DiksiNasi, CIAMIS — Konsep hukum dalam peradaban Nusantara ternyata lebih kompleks daripada sekadar pembagian antara hukum negara dan hukum agama.
Kajian ini, menjadi pembahasan menarik, dalam sebuah diskusi bertajuk Saresehan Dakwah Syiar Islam yang berlangsung di Pondok Pesantren Riyadhus Sholawat Cipaku, Ciamis. Sabtu, (05/07/2025).
Ada tiga sistem hukum lokal—Agama, Darigama, dan Toyagama—sebagai fondasi spiritual dan sosial masyarakat tempo dulu.
Ketiganya bukan sekadar teori usang, melainkan realitas historis yang membentuk tatanan hukum kerajaan Islam Nusantara seperti Kesultanan Cirebon.
“Untuk hukum sosial dan individu diberlakukan hukum agama, apalagi yang menyangkut habluminallah. Sedangkan hukum perdata dan pidana bersumber dari darigama dan toyagama,” ungkap Elang Akis Jahari, SH, MH, Kanjeng Sinuhun Keraton Kanoman Cirebon.
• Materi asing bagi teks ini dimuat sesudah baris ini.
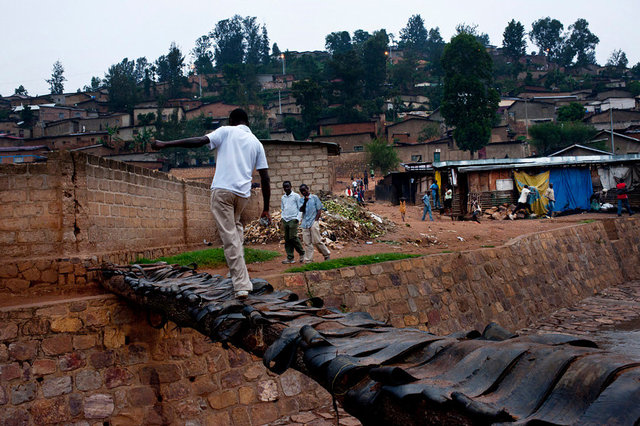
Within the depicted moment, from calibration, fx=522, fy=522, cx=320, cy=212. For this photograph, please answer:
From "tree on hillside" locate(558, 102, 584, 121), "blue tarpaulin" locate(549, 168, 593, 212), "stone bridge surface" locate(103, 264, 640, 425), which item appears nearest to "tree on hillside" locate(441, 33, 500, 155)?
"tree on hillside" locate(558, 102, 584, 121)

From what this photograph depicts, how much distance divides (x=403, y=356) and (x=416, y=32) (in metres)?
119

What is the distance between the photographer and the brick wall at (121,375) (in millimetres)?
6594

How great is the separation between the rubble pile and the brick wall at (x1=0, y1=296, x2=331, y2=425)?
6.54 m

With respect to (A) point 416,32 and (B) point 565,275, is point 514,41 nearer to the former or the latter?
(A) point 416,32

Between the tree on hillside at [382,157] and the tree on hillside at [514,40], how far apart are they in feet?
163

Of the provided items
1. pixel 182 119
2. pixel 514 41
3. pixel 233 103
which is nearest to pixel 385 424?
pixel 182 119

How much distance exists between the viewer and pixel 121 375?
7.21 meters

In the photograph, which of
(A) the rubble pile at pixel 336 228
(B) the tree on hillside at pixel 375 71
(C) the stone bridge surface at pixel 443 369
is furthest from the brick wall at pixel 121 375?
(B) the tree on hillside at pixel 375 71

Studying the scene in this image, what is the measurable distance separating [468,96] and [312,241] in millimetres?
40172

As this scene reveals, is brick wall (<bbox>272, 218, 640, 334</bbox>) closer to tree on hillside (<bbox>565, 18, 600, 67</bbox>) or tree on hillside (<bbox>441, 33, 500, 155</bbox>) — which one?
tree on hillside (<bbox>441, 33, 500, 155</bbox>)

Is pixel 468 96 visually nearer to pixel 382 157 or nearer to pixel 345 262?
pixel 382 157

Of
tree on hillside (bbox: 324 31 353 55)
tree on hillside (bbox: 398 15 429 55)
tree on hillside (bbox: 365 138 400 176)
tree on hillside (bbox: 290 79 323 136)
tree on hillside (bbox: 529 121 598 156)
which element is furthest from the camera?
tree on hillside (bbox: 398 15 429 55)

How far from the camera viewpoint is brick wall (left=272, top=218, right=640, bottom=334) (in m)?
9.77

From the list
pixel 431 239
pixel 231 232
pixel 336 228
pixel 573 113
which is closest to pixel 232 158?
pixel 231 232
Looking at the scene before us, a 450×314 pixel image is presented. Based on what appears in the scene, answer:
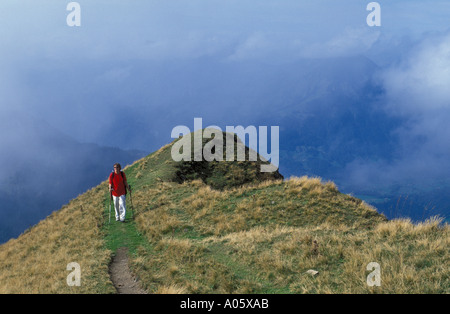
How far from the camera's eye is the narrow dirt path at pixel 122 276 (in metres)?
11.2

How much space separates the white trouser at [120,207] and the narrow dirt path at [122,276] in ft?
16.6

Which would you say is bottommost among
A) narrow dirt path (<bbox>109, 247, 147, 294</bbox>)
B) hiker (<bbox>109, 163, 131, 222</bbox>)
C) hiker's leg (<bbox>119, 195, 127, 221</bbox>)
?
narrow dirt path (<bbox>109, 247, 147, 294</bbox>)

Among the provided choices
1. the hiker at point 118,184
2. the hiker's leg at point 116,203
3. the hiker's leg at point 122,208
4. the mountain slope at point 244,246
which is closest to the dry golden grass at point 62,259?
the mountain slope at point 244,246

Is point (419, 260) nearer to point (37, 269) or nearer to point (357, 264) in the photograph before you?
point (357, 264)

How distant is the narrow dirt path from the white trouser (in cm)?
506

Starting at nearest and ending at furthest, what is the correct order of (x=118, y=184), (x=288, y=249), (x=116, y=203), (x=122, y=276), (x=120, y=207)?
(x=288, y=249) < (x=122, y=276) < (x=118, y=184) < (x=116, y=203) < (x=120, y=207)

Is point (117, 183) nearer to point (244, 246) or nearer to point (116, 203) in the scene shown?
point (116, 203)

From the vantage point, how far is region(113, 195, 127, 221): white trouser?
65.7 ft

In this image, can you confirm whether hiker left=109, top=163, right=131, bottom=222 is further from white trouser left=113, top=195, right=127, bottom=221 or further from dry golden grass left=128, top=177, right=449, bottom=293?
dry golden grass left=128, top=177, right=449, bottom=293

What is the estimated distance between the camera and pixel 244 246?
43.6ft

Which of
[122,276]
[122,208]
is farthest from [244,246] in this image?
[122,208]

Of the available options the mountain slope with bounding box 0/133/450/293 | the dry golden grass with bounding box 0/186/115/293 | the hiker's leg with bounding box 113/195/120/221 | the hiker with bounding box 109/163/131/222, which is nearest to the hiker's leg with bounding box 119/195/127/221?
the hiker with bounding box 109/163/131/222

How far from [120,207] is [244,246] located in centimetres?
1033
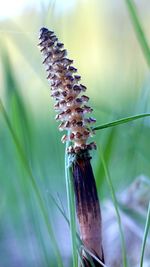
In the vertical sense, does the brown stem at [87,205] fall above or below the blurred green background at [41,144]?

Darigama dan Toyagama: Antara Adat dan Spiritualitas
Ada dua istilah hukum yang jarang terdengar di ranah publik modern, namun justru menjadi tumpuan sistem peradilan masa lalu.
Darigama mengacu pada hukum adat yang tumbuh dari konsensus sosial dan nilai-nilai lokal.
Toyagama, sebaliknya, adalah bentuk hukum transendental—bersumber dari keyakinan dan relasi spiritual manusia dengan Tuhan.
Menurut Elang Akis, dua sistem ini lestari dalam Kitab Adiluloh, manuskrip hukum kuno yang menjadi pedoman di Keraton Kanoman.
Ia menyebut pesantren sebagai satu-satunya lembaga yang masih menyimpan warisan pemikiran hukum tersebut.
“Mengapa kita memilih pesantren untuk menguak isi Kitab Adiluloh? Karena hanya pesantren yang sampai saat ini mengabadikan nilai aturan yang tercatat di Kitab Adiluloh,” tegasnya.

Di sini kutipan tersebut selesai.